▶ What is needed
Whatever appears in the records, write it out again exactly.

▶ Collected data
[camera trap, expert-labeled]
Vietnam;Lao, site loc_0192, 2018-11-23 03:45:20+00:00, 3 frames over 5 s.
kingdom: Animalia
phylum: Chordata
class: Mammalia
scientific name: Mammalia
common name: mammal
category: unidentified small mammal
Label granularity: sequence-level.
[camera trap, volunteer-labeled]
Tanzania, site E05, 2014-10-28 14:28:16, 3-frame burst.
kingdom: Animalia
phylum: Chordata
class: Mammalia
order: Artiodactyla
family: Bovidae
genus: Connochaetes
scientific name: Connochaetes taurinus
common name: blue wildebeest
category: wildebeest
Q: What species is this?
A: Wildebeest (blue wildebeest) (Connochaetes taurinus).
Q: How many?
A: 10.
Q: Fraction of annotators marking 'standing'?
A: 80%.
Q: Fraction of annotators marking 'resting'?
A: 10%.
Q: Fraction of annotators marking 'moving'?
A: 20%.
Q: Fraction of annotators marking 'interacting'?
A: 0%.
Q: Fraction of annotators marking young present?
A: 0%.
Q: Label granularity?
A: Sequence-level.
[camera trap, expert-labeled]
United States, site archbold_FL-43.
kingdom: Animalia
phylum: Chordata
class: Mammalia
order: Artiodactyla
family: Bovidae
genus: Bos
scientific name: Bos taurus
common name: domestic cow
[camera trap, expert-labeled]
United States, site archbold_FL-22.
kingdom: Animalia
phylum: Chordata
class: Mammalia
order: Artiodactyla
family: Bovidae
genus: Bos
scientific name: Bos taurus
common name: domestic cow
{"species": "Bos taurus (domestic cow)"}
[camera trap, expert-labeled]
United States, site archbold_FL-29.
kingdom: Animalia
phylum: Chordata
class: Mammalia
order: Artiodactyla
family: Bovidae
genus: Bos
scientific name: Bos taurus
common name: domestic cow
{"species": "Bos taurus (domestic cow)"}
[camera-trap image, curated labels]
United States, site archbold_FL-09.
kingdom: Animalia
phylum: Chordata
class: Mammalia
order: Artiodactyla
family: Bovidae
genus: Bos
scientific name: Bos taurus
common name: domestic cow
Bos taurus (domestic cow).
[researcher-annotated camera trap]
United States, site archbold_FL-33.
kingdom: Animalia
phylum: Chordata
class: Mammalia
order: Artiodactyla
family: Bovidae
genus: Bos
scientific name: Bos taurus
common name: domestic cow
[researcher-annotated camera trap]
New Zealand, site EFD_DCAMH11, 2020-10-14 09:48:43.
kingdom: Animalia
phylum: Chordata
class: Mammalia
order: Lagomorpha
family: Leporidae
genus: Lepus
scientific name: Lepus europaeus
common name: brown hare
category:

▶ Response area
[camera trap, expert-labeled]
Vietnam;Lao, site loc_0192, 2018-11-23 03:45:20+00:00, 3 frames over 5 s.
kingdom: Animalia
phylum: Chordata
class: Mammalia
scientific name: Mammalia
common name: mammal
category: unidentified small mammal
Label granularity: sequence-level.
[camera trap, volunteer-labeled]
Tanzania, site E05, 2014-10-28 14:28:16, 3-frame burst.
kingdom: Animalia
phylum: Chordata
class: Mammalia
order: Artiodactyla
family: Bovidae
genus: Connochaetes
scientific name: Connochaetes taurinus
common name: blue wildebeest
category: wildebeest
Q: What species is this?
A: Wildebeest (blue wildebeest) (Connochaetes taurinus).
Q: How many?
A: 10.
Q: Fraction of annotators marking 'standing'?
A: 80%.
Q: Fraction of annotators marking 'resting'?
A: 10%.
Q: Fraction of annotators marking 'moving'?
A: 20%.
Q: Fraction of annotators marking 'interacting'?
A: 0%.
Q: Fraction of annotators marking young present?
A: 0%.
Q: Label granularity?
A: Sequence-level.
[camera trap, expert-labeled]
United States, site archbold_FL-43.
kingdom: Animalia
phylum: Chordata
class: Mammalia
order: Artiodactyla
family: Bovidae
genus: Bos
scientific name: Bos taurus
common name: domestic cow
[camera trap, expert-labeled]
United States, site archbold_FL-22.
kingdom: Animalia
phylum: Chordata
class: Mammalia
order: Artiodactyla
family: Bovidae
genus: Bos
scientific name: Bos taurus
common name: domestic cow
{"species": "Bos taurus (domestic cow)"}
[camera trap, expert-labeled]
United States, site archbold_FL-29.
kingdom: Animalia
phylum: Chordata
class: Mammalia
order: Artiodactyla
family: Bovidae
genus: Bos
scientific name: Bos taurus
common name: domestic cow
{"species": "Bos taurus (domestic cow)"}
[camera-trap image, curated labels]
United States, site archbold_FL-09.
kingdom: Animalia
phylum: Chordata
class: Mammalia
order: Artiodactyla
family: Bovidae
genus: Bos
scientific name: Bos taurus
common name: domestic cow
Bos taurus (domestic cow).
[researcher-annotated camera trap]
United States, site archbold_FL-33.
kingdom: Animalia
phylum: Chordata
class: Mammalia
order: Artiodactyla
family: Bovidae
genus: Bos
scientific name: Bos taurus
common name: domestic cow
[researcher-annotated camera trap]
New Zealand, site EFD_DCAMH11, 2020-10-14 09:48:43.
kingdom: Animalia
phylum: Chordata
class: Mammalia
order: Lagomorpha
family: Leporidae
genus: Lepus
scientific name: Lepus europaeus
common name: brown hare
category:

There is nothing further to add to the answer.